◆ What the task asks ◆
Convert the lines below into a JSON list of strings, with one string for each line and blank lines omitted.

+--

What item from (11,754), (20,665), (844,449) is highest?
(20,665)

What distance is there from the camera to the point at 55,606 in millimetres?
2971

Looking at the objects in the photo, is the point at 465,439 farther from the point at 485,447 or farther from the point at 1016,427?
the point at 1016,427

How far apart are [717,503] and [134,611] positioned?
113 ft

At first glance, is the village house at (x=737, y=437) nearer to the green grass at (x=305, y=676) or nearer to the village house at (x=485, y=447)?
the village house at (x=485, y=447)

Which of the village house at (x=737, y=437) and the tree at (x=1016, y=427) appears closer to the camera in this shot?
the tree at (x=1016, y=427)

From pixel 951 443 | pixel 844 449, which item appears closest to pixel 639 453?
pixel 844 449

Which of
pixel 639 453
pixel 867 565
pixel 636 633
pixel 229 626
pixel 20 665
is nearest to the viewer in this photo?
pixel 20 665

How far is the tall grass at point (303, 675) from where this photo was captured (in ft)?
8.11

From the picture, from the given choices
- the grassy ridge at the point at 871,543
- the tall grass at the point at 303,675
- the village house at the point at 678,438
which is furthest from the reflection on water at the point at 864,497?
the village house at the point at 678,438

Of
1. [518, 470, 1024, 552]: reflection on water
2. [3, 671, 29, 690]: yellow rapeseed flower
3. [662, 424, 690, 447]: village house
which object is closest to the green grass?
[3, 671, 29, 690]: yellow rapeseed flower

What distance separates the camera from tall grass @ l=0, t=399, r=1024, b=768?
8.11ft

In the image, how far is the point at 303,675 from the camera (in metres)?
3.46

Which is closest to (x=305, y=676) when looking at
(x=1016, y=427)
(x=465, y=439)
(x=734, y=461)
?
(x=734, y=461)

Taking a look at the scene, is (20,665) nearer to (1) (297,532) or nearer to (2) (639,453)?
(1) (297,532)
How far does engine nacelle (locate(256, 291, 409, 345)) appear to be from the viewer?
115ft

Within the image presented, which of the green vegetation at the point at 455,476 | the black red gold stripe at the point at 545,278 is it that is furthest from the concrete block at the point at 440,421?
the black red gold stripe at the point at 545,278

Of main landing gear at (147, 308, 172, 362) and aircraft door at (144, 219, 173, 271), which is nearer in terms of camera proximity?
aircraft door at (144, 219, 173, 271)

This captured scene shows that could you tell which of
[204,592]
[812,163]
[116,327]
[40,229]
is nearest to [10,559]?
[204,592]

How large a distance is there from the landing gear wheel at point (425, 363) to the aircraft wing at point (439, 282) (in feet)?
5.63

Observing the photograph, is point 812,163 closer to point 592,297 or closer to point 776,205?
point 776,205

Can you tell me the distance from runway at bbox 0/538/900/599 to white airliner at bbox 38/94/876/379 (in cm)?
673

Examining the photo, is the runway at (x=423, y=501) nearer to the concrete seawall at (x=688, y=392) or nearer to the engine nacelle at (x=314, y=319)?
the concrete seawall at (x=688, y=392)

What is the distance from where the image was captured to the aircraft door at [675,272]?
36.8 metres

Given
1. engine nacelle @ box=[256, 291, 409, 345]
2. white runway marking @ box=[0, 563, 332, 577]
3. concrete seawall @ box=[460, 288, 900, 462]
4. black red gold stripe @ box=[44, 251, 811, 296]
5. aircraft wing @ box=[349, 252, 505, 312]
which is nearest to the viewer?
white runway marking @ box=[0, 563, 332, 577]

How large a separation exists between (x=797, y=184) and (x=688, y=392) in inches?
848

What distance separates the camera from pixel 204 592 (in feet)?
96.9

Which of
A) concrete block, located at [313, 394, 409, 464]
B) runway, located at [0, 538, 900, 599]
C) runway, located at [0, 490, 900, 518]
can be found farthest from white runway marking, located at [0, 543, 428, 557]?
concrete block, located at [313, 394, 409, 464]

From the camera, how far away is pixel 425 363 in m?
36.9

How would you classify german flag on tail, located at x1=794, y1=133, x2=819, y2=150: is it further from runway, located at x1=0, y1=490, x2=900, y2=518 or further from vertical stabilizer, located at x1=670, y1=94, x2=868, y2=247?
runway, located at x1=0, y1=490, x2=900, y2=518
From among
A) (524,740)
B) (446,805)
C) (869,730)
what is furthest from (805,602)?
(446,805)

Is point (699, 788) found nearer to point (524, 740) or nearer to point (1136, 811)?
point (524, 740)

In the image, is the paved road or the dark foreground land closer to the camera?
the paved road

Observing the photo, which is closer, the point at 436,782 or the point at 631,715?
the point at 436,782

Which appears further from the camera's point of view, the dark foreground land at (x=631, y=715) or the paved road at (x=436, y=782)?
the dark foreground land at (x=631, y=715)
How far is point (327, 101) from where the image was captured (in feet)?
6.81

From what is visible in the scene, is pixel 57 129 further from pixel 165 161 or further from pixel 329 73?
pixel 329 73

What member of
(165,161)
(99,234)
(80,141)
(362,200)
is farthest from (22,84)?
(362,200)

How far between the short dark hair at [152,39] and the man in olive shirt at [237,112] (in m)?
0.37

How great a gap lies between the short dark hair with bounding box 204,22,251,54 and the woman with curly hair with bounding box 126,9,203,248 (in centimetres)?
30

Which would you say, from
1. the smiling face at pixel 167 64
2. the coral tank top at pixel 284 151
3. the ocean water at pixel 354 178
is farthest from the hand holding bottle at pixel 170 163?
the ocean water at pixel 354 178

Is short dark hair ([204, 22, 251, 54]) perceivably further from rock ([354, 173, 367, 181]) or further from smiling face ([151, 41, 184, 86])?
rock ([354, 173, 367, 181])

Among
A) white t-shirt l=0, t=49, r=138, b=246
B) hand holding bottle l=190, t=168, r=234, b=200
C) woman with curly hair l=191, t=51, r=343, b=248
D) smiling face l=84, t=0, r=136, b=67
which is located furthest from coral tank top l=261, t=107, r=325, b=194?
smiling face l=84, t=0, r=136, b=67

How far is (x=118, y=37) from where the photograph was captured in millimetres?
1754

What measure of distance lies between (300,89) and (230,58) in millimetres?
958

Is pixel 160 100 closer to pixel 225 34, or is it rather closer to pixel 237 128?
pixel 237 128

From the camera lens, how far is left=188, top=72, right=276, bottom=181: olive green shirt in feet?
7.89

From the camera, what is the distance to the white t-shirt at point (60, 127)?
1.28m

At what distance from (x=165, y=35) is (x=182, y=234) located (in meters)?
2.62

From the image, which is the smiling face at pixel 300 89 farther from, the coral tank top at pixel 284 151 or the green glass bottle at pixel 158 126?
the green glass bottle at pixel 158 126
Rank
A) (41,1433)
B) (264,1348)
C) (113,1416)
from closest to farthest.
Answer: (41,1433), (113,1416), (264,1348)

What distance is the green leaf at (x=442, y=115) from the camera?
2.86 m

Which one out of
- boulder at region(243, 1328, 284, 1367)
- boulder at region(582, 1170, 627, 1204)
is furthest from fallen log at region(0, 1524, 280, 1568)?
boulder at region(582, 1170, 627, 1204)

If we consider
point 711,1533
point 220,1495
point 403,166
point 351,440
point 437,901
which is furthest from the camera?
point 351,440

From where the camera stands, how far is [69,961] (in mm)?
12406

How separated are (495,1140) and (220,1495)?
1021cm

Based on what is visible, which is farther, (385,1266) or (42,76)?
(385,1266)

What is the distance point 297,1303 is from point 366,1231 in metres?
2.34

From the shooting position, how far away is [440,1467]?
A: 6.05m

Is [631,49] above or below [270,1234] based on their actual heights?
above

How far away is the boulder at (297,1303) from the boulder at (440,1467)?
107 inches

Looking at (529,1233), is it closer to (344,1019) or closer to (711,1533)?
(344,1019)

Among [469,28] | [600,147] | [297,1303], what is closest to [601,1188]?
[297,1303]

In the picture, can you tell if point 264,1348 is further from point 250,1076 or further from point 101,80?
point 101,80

+--

◆ Expected output ◆
[
  "What item from (11,754), (20,665), (844,449) is highest?",
  "(20,665)",
  "What distance is there from the camera to the point at 55,606 in millimetres?",
  "2971",
  "Looking at the objects in the photo, is the point at 465,439 farther from the point at 485,447 or farther from the point at 1016,427?",
  "the point at 1016,427",
  "How far apart are [717,503] and [134,611] positioned?",
  "113 ft",
  "At first glance, is the village house at (x=737, y=437) nearer to the green grass at (x=305, y=676) or nearer to the village house at (x=485, y=447)?",
  "the village house at (x=485, y=447)",
  "Which of the village house at (x=737, y=437) and the tree at (x=1016, y=427) appears closer to the camera in this shot?",
  "the tree at (x=1016, y=427)",
  "From pixel 951 443 | pixel 844 449, which item appears closest to pixel 639 453?",
  "pixel 844 449",
  "Which of",
  "pixel 639 453",
  "pixel 867 565",
  "pixel 636 633",
  "pixel 229 626",
  "pixel 20 665",
  "is nearest to the viewer in this photo?",
  "pixel 20 665",
  "How far is the tall grass at point (303, 675) from where this photo was captured (in ft)?",
  "8.11",
  "From the picture, from the given choices",
  "- the grassy ridge at the point at 871,543",
  "- the tall grass at the point at 303,675",
  "- the village house at the point at 678,438",
  "which is furthest from the reflection on water at the point at 864,497?",
  "the village house at the point at 678,438",
  "Of",
  "1. [518, 470, 1024, 552]: reflection on water",
  "2. [3, 671, 29, 690]: yellow rapeseed flower",
  "3. [662, 424, 690, 447]: village house",
  "which object is closest to the green grass?",
  "[3, 671, 29, 690]: yellow rapeseed flower",
  "What distance separates the camera from tall grass @ l=0, t=399, r=1024, b=768?",
  "8.11ft",
  "In the image, how far is the point at 303,675 from the camera (in metres)?",
  "3.46",
  "Which is closest to (x=305, y=676) when looking at",
  "(x=1016, y=427)",
  "(x=465, y=439)",
  "(x=734, y=461)",
  "?",
  "(x=734, y=461)",
  "Taking a look at the scene, is (20,665) nearer to (1) (297,532) or nearer to (2) (639,453)?",
  "(1) (297,532)",
  "How far does engine nacelle (locate(256, 291, 409, 345)) appear to be from the viewer?",
  "115ft",
  "Within the image presented, which of the green vegetation at the point at 455,476 | the black red gold stripe at the point at 545,278 is it that is furthest from the concrete block at the point at 440,421?",
  "the black red gold stripe at the point at 545,278",
  "Of main landing gear at (147, 308, 172, 362) and aircraft door at (144, 219, 173, 271), which is nearer in terms of camera proximity?",
  "aircraft door at (144, 219, 173, 271)",
  "This captured scene shows that could you tell which of",
  "[204,592]",
  "[812,163]",
  "[116,327]",
  "[40,229]",
  "is nearest to [10,559]?",
  "[204,592]",
  "How large a distance is there from the landing gear wheel at point (425, 363) to the aircraft wing at point (439, 282) (in feet)?",
  "5.63",
  "Observing the photograph, is point 812,163 closer to point 592,297 or closer to point 776,205?",
  "point 776,205",
  "Can you tell me the distance from runway at bbox 0/538/900/599 to white airliner at bbox 38/94/876/379 (in cm)?",
  "673",
  "Examining the photo, is the runway at (x=423, y=501) nearer to the concrete seawall at (x=688, y=392) or nearer to the engine nacelle at (x=314, y=319)?",
  "the concrete seawall at (x=688, y=392)",
  "What is the distance from where the image was captured to the aircraft door at [675,272]?",
  "36.8 metres",
  "Given",
  "1. engine nacelle @ box=[256, 291, 409, 345]",
  "2. white runway marking @ box=[0, 563, 332, 577]",
  "3. concrete seawall @ box=[460, 288, 900, 462]",
  "4. black red gold stripe @ box=[44, 251, 811, 296]",
  "5. aircraft wing @ box=[349, 252, 505, 312]",
  "which is nearest to the viewer?",
  "white runway marking @ box=[0, 563, 332, 577]",
  "How large a separation exists between (x=797, y=184) and (x=688, y=392) in inches?",
  "848",
  "What distance separates the camera from pixel 204 592 (in feet)?",
  "96.9",
  "Which of",
  "A) concrete block, located at [313, 394, 409, 464]",
  "B) runway, located at [0, 538, 900, 599]",
  "C) runway, located at [0, 490, 900, 518]",
  "can be found farthest from white runway marking, located at [0, 543, 428, 557]?",
  "concrete block, located at [313, 394, 409, 464]",
  "From the camera, how far away is pixel 425 363 in m?",
  "36.9",
  "How would you classify german flag on tail, located at x1=794, y1=133, x2=819, y2=150: is it further from runway, located at x1=0, y1=490, x2=900, y2=518 or further from vertical stabilizer, located at x1=670, y1=94, x2=868, y2=247?",
  "runway, located at x1=0, y1=490, x2=900, y2=518",
  "From among",
  "A) (524,740)",
  "B) (446,805)",
  "C) (869,730)",
  "what is furthest from (805,602)?",
  "(446,805)",
  "Is point (699, 788) found nearer to point (524, 740) or nearer to point (1136, 811)?",
  "point (524, 740)",
  "In the image, is the paved road or the dark foreground land closer to the camera?",
  "the paved road",
  "Observing the photo, which is closer, the point at 436,782 or the point at 631,715?",
  "the point at 436,782",
  "Which appears further from the camera's point of view, the dark foreground land at (x=631, y=715) or the paved road at (x=436, y=782)?",
  "the dark foreground land at (x=631, y=715)",
  "How far is point (327, 101) from where the image was captured (in feet)?",
  "6.81",
  "From what is visible in the scene, is pixel 57 129 further from pixel 165 161 or further from pixel 329 73?",
  "pixel 329 73",
  "What member of",
  "(165,161)",
  "(99,234)",
  "(80,141)",
  "(362,200)",
  "is farthest from (22,84)?",
  "(362,200)",
  "How far between the short dark hair at [152,39] and the man in olive shirt at [237,112] (in m)?",
  "0.37",
  "How great a gap lies between the short dark hair with bounding box 204,22,251,54 and the woman with curly hair with bounding box 126,9,203,248 (in centimetres)?",
  "30",
  "Which would you say, from",
  "1. the smiling face at pixel 167 64",
  "2. the coral tank top at pixel 284 151",
  "3. the ocean water at pixel 354 178",
  "is farthest from the hand holding bottle at pixel 170 163?",
  "the ocean water at pixel 354 178",
  "Is short dark hair ([204, 22, 251, 54]) perceivably further from rock ([354, 173, 367, 181]) or further from smiling face ([151, 41, 184, 86])?",
  "rock ([354, 173, 367, 181])",
  "Among",
  "A) white t-shirt l=0, t=49, r=138, b=246",
  "B) hand holding bottle l=190, t=168, r=234, b=200",
  "C) woman with curly hair l=191, t=51, r=343, b=248",
  "D) smiling face l=84, t=0, r=136, b=67",
  "which is located furthest from coral tank top l=261, t=107, r=325, b=194?",
  "smiling face l=84, t=0, r=136, b=67",
  "How far is (x=118, y=37) from where the photograph was captured in millimetres?",
  "1754",
  "What measure of distance lies between (300,89) and (230,58) in millimetres?",
  "958",
  "Is pixel 160 100 closer to pixel 225 34, or is it rather closer to pixel 237 128?",
  "pixel 237 128",
  "From the camera lens, how far is left=188, top=72, right=276, bottom=181: olive green shirt in feet?",
  "7.89",
  "From the camera, what is the distance to the white t-shirt at point (60, 127)?",
  "1.28m",
  "At what distance from (x=165, y=35) is (x=182, y=234) located (in meters)?",
  "2.62",
  "From the image, which is the smiling face at pixel 300 89 farther from, the coral tank top at pixel 284 151 or the green glass bottle at pixel 158 126?",
  "the green glass bottle at pixel 158 126",
  "Rank",
  "A) (41,1433)",
  "B) (264,1348)",
  "C) (113,1416)",
  "from closest to farthest.",
  "Answer: (41,1433), (113,1416), (264,1348)",
  "What distance is the green leaf at (x=442, y=115) from the camera?",
  "2.86 m",
  "Which one out of",
  "- boulder at region(243, 1328, 284, 1367)",
  "- boulder at region(582, 1170, 627, 1204)",
  "is furthest from fallen log at region(0, 1524, 280, 1568)?",
  "boulder at region(582, 1170, 627, 1204)",
  "If we consider",
  "point 711,1533",
  "point 220,1495",
  "point 403,166",
  "point 351,440",
  "point 437,901",
  "which is furthest from the camera?",
  "point 351,440",
  "From where the camera stands, how far is [69,961] (in mm)?",
  "12406",
  "How separated are (495,1140) and (220,1495)?",
  "1021cm",
  "Based on what is visible, which is farther, (385,1266) or (42,76)?",
  "(385,1266)",
  "What is the distance point 297,1303 is from point 366,1231 in metres?",
  "2.34",
  "From the shooting position, how far away is [440,1467]?",
  "A: 6.05m",
  "Is [631,49] above or below [270,1234] based on their actual heights?",
  "above",
  "How far away is the boulder at (297,1303) from the boulder at (440,1467)?",
  "107 inches",
  "Looking at (529,1233), is it closer to (344,1019) or closer to (711,1533)?",
  "(344,1019)",
  "Among [469,28] | [600,147] | [297,1303], what is closest to [601,1188]?",
  "[297,1303]",
  "In the picture, can you tell if point 264,1348 is further from point 250,1076 or further from point 101,80?",
  "point 101,80"
]